Tengo en cuenta que de esta forma jamás encontraré la paz ni la dicha anheladas, pero es mejor renunciar ahora que labrar la propia daga del atropello personal en frente de todos. Seré valiente para no caer en simplísimos goces que desestabilicen mi jugarreta. Seré la sombra que alumbre al jaguar callejero en su tarea de cazador empedernido. Tocaré tres veces el fondo del aparador para que me sean reveladas todas las fragancias. Esconderé los rastros de la civilización y nadie más que yo podrá hacerlos aparecer nuevamente. En verdad seré un hijo de puta mejor de lo que he sido, como nunca se ha visto otro igual. Dejaré que la avaricia de los desposeídos me haga su hijo predilecto. Ya no tengo dudas de lo que soy y puedo dejar de hacer, así que por favor, sin más preámbulos ni discusiones, abran paso a la desobediencia del efebo que está a punto de abandonar el barco y remar a contracorriente. Abran paso, dije por favor.    
   
Ninguna idea clara se mantiene en el instante. No puedo defenderme; estoy completamente descubierto. En ocasiones, con mansas dudas me pregunto si la gente que vive en las banquetas y en las avenidas experimenta a menudo estas avenencias y aberraciones que siento en mi pecho. Si en ellos también se deja apreciar el ascetismo, la inoperancia y el hambre, y si es también por esa razón que realmente nada se les escabulle por entre el recuerdo, y por lo tanto, nada tienen ni nada conservan. Solos, únicamente sujetos a las telas con las que fueron arrojados a esta dimensión, van caminando lánguidos y reflexivos. Un viaje a lontananza les espera, sin trazos, ni marcas, ni rayones en los pisos.
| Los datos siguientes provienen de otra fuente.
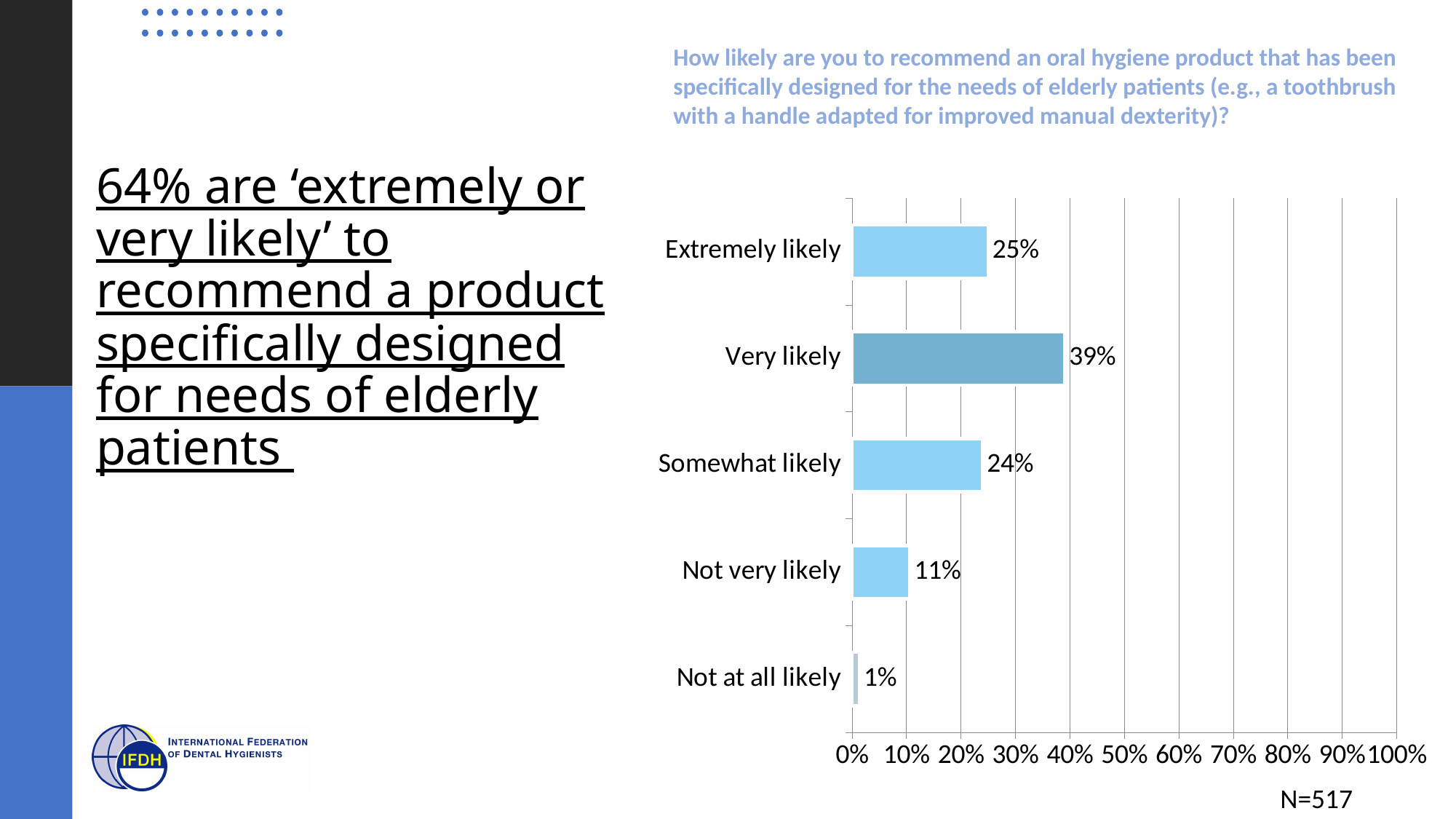
What is the value shown for 'Not very likely'? 11% What type of chart is shown on the slide? Bar chart Which is larger, the value for 'Extremely likely' or the value for 'Somewhat likely'? Extremely likely Which response category has the lowest percentage? Not at all likely Is the value for 'Very likely' greater or less than 30%? greater Which response category has the highest percentage? Very likely What percentage of respondents are 'Very likely' to recommend the product? 39% How many response categories are shown in the chart? 5 What sample size (N) is shown below the chart? N=517 What percentage of respondents are 'Extremely likely' to recommend the product? 25% What is the value shown for 'Not at all likely'? 1% What is the difference between the 'Very likely' and 'Somewhat likely' percentages? 15%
Aferrándose a la última moneda que arroja el sol cuando va y no regresa.

Quizá ellos sean mis verdaderos parientes, en los quien realmente pudiera confiar y morir a su lado sin tener que preocuparme porque extraigan de mi indumentaria nada más que mis palabras. Terminaré el día pensando en comenzar con ellos la penumbra. Espero me reciban de brazos sucios y abiertos.